Prijsverschillen hebben weinig of niets te maken met de afstand tot de fabriek. Factoren die wel van invloed zijn, zijn o.a.


potentiële omzet
lokale belastingen
marketing
exclusieve distributie
Des te meer exemplaren er potentieel afgezet kunnen worden, des te lagere inkoopprijzen er bedongen kunnen worden. Een gigant als Amazon USA kan betere inkoopprijzen bedingen en vervolgens doorberekenen.

Lokale belastingen zijn hoog in de EU. BTW zwerft rond de 19-21%. De gemiddelde 'state tax' in de USA ligt vele procenten lager. De hoogste belastingtarieven: California (8.75%), Indiana (7%), Mississippi (7%), New Jersey (7%), Rhode Island (7%), Tennessee (7%), Minnesota (6.875%), Nevada (6.85%), Washington (6.5%), Texas en Illinois (6.25%). De laagste tarieven liggen rond de 2%.

Marketing is de belangrijkste factor. Fabrikanten kijken naar het gemiddelde inkomen per bewoner en bedenken vervolgens een prijs die men bereid zou zijn te betalen. Je ziet dat bij computers, telefoons, camera's en - uiteraard - ook bij merkhorloges.

Exclusieve distributie is het hete hangijzer in Nederland. Tissot verkoopt alleen via een vast dealernetwerk. De prijzen liggen min of meer vast, en wel rond de 'adviesprijs'. Stunten is uit den boze.

Als je kijkt naar de prijs die je op eBay voor een PRC200 betaalt, dan kom je nog lager uit dan in de USA. Het probleem is dat het onmogelijk is om op afstand vast te stellen of het om een echte Tissot gaat, of om een fake. De PRC200 wordt inmiddels *zo perfect nagemaakt* dat alleen Tissot medewerkers nog in staat zijn om het kaf van het koren te scheiden.

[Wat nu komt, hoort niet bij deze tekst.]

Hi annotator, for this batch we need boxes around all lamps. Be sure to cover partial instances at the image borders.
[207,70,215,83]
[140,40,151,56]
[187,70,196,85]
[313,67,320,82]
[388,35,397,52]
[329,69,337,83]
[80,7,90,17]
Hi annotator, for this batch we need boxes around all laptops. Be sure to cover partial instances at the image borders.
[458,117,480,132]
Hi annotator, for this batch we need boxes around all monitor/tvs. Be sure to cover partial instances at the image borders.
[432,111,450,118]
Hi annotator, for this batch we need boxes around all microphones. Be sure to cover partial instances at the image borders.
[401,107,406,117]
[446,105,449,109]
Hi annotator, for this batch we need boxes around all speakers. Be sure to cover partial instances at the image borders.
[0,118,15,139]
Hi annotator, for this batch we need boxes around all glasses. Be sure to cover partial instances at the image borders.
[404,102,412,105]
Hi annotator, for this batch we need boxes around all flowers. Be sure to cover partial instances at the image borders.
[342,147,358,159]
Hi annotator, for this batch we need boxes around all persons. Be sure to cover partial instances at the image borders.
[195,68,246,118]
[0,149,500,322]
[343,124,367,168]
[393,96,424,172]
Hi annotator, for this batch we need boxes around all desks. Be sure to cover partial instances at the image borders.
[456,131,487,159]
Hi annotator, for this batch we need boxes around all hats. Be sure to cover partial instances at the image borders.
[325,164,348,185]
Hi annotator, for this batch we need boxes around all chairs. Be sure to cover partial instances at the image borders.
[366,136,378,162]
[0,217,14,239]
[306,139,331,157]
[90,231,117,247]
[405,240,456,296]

De verpakking is zo 'echt', dat je makkelijk op het verkeerde been gezet kan worden. Wat een hebberige koper meestal vergeet is dat het namaken van verpakking vele malen eenvoudiger is dan het perfect namaken van een horloge. Je kunt verpakking, papieren en dergelijke niet gebruiken als maatstaf.


----------



## Ursus (Sep 10, 2010)

Maw, je koopt gewoon in NL?


----------



## Hans_NL (Aug 3, 2010)

Ursus said:


> Maw, je koopt gewoon in NL?


Uhhh, dat heb ik niet gezegd. Ik heb uitsluitend de redenen / oorzaken van de prijsverschillen aangegeven.

Ik koop regelmatig horloges van o.a. Amazon USA of Orient USA, geef een afleveradres op in California (kijk maar eens op shipito.com als je wil weten hoe dat in z'n werk gaat), vanwaar het doorgestuurd wordt naar mijn huis.

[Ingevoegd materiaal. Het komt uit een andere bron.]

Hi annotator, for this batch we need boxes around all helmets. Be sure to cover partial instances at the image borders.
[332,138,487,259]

We blieven zuunige Hollanders hè.


----------



## Lester Burnham (May 9, 2008)

Elk horloge behalve een PRC200 zou ik via eBay kopen. Zelfs een Submariner durf ik aan. Maar die verdraaide PRC200 wordt van alle kanten gekopieerd, werkelijk waar het enige horloge dat ik niet via eBay zou durven aan te schaffen. Ik zou het dan overigens wel via een andere website doen, er zijn best wel wat officiele verkooppunten die alleen via internet verkopen. Ik zou het in elk geval nooit in Nederland in de winkel kopen. Dan weet je gewoon dat je te veel betaald.


----------



## boeing767 (Nov 18, 2009)

Lester Burnham said:


> Elk horloge behalve een PRC200 zou ik via eBay kopen.
> 
> Ik zou het in elk geval nooit in Nederland in de winkel kopen. Dan weet je gewoon dat je te veel betaald.

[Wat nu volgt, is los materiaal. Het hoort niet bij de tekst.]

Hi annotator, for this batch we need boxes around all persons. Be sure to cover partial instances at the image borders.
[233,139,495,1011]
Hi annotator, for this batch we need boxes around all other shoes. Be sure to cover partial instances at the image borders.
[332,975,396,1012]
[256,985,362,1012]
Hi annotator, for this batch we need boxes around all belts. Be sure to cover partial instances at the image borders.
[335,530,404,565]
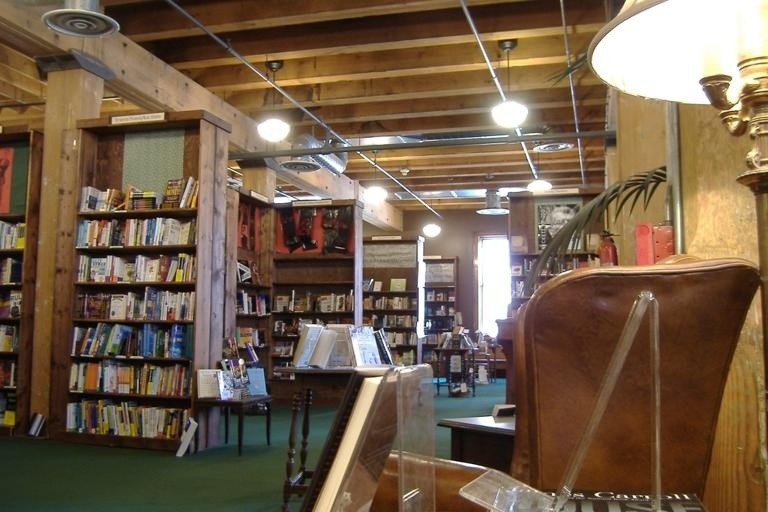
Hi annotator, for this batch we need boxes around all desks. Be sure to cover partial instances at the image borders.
[437,415,516,477]
[273,365,396,511]
[193,395,272,455]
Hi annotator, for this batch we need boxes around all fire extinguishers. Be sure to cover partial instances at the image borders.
[598,229,621,267]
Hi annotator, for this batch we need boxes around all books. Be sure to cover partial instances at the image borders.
[311,375,423,512]
[64,176,196,438]
[512,254,602,312]
[1,219,27,428]
[197,278,456,402]
[174,417,197,457]
[28,412,46,437]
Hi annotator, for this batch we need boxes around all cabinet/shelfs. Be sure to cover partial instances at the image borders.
[272,200,364,408]
[363,235,425,364]
[227,185,274,393]
[0,128,44,436]
[425,256,457,377]
[50,111,222,454]
[432,348,479,397]
[506,186,605,319]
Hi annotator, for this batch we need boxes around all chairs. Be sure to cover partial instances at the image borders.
[372,256,760,511]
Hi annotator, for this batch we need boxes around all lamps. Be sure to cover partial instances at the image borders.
[490,51,529,132]
[422,199,442,239]
[588,0,766,341]
[526,150,553,191]
[258,69,289,144]
[364,150,388,201]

Moah, ik heb er 5 jaar geleden een gekocht bij de Bijenkorf. Ze vroeger er toen 300 euro voor. Tevens zeiden ze mij dat als ik een bijcard zou aanschaffen ik volgens mij 15% korting zou krijgen op het aankoop bedrag.

Ik heb toen die Bijcard aangeschaft (10 euro per jaar) en na een jaar weer opgezegt. Ik heb die PRC200 nergens anders goedkoper zien liggen 

Als zunige Nederlander was dat snel verdient!


----------



## Lester Burnham (May 9, 2008)

boeing767 said:


> Moah, ik heb er 5 jaar geleden een gekocht bij de Bijenkorf. Ze vroeger er toen 300 euro voor. Tevens zeiden ze mij dat als ik een bijcard zou aanschaffen ik volgens mij 15% korting zou krijgen op het aankoop bedrag.
> 
> Ik heb toen die Bijcard aangeschaft (10 euro per jaar) en na een jaar weer opgezegt. Ik heb die PRC200 nergens anders goedkoper zien liggen
> 
> Als zunige Nederlander was dat snel verdient!


Ik heb gisteren een pm gestuurd naar de topicopener met een link naar een UK-based webwinkel die 'm voor omgerekend 240 euro verkoopt ;-)

Desondanks heb je geen slechte deal gemaakt bij de Bijenkorf!


----------



## mcfr (Oct 5, 2009)

en welke winkel is dat, kan ook interessant zijn voor andere horloges.....


----------



## Lester Burnham (May 9, 2008)

Dat was Watches | Buy Watches Online from WATCH SHOP UK | Citizen, Rotary, Tissot, men's and ladies watches


----------



## Ursus (Sep 10, 2010)

yep dat is em, en zal hoogst waarschijnlijk daar de bestelling platsen voor mijn tissot!


----------



## mcfr (Oct 5, 2009)

Die ken ik, daar heb ik mijn Sekonda gekocht.



















Goede shop, snelle levering en goede communicatie en inderdaad goede prijzen.


----------